[Opening Text section section]

The co-founders of Nanopath faced a decision at the end of 2020, a year shaped by COVID.
Dr. Amogha Tadimety, Th'20, Co-Founder & CEO of Nanopath, opened the healthcare-focused round of the spring Dartmouth Entrepreneurs Forum with a fireside chat in which she spoke about the challenges of bringing a new diagnostic technology to market during the pandemic.
At first, when the pandemic hit, it seemed like a perfect opportunity to grow Nanopath, which offers accurate and detailed diagnostics within 15 minutes. The company brings together the doctoral research of Tadimety and her cofounder, Dr. Alison Burklund. The pair, along with Dr. John Zhang, Co-Founder and Scientific Advisor, started the company in 2009 with an interest in getting into the infectious disease space. Initially, the founders were told that there was no profitability in that arena, until the COVID pandemic caused funding for new diagnostics for infectious diseases to explode.
Nanopath chased that opportunity, but over the course of 2020, Tadimety and Burkland realized that they needed to decide which area of the market to pursue.
“When COVID happened, we said, ‘let’s take a step back,’” said Tadimety.

[Closing Text section section]

**Problems and tasks:**
(1) Reproduce part of the Nanopath passage, beginning at the words "Nanopath chased that" and stopping after the words "market to pursue.".
(2) Extend the Nanopath passage, picking up after its final sentence.

[Opening Data under study section]

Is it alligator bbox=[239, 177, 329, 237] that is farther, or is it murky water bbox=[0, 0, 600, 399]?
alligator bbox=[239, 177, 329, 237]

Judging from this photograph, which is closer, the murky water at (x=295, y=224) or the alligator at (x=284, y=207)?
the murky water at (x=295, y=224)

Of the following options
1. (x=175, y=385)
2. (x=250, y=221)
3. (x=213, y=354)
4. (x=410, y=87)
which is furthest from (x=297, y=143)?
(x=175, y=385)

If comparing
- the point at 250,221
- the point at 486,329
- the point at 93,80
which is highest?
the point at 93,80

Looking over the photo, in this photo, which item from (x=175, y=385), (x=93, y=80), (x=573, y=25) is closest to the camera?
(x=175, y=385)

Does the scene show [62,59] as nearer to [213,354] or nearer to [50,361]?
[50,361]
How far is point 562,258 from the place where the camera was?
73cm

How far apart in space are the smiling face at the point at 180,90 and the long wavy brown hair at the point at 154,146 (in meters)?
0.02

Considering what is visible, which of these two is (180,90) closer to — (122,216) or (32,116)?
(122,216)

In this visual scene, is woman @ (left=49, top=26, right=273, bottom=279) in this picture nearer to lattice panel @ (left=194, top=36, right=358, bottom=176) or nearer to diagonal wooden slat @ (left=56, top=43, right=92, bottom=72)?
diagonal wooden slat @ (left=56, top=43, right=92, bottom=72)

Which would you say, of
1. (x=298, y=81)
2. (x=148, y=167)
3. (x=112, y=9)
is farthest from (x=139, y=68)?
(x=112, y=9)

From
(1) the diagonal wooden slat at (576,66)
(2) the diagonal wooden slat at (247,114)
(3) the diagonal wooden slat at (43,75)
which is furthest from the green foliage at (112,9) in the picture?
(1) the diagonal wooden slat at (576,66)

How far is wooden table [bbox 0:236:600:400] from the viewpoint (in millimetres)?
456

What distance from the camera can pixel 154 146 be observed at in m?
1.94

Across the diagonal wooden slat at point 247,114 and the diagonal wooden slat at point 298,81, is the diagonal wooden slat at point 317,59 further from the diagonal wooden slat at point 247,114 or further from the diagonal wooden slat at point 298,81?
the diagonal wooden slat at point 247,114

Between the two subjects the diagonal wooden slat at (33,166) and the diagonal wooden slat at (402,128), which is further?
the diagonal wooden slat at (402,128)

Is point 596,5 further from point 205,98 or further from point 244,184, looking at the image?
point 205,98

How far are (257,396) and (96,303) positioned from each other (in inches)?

[Closing Data under study section]

**Answers given:**
(1)
Nanopath chased that opportunity, but over the course of 2020, Tadimety and Burkland realized that they needed to decide which area of the market to pursue.

(2)
By the end of 2020, the founders had a choice: did they pursue being a respiratory diagnostics company, or was there a better application for their technology as it stood? Using funding from The National Science Foundation's Innovation Corps (I-Corps™) program they spoke with people about the potential application of their technology and decided on a target market: outpatient women’s health.
Within that area, there is a clear need for rapid testing, and an obvious way for Nanopath’s technology to fit into the existing workflow. Currently, it takes up to two weeks to get results for testing for STDs or other infections. Up to 40% of patients, particularly those in disadvantaged communities, do not return for follow-up care after an initial visit.
“We need to be able to do better in terms of giving them a result and giving them a treatment immediately,” Tadimety explained.
With Nanopath’s diagnostic capabilities, people could get a diagnosis within one outpatient visit and start treatment immediately. That application fit the company’s goal of providing a technology that can empower the clinician and better guide patient treatment.
Even before founding Nanopath, Tadimety was interested in entrepreneurship, influenced by her entrepreneurial father and grandfather. After earning her undergraduate degree at Princeton, Tadimety came to Dartmouth for her doctorate, where she participated in the Thayer PhD Innovation Program. In addition to the normal PhD coursework, the innovation program taught her about the fundamentals of running a business, from accounting and corporate finance, to intellectual property law.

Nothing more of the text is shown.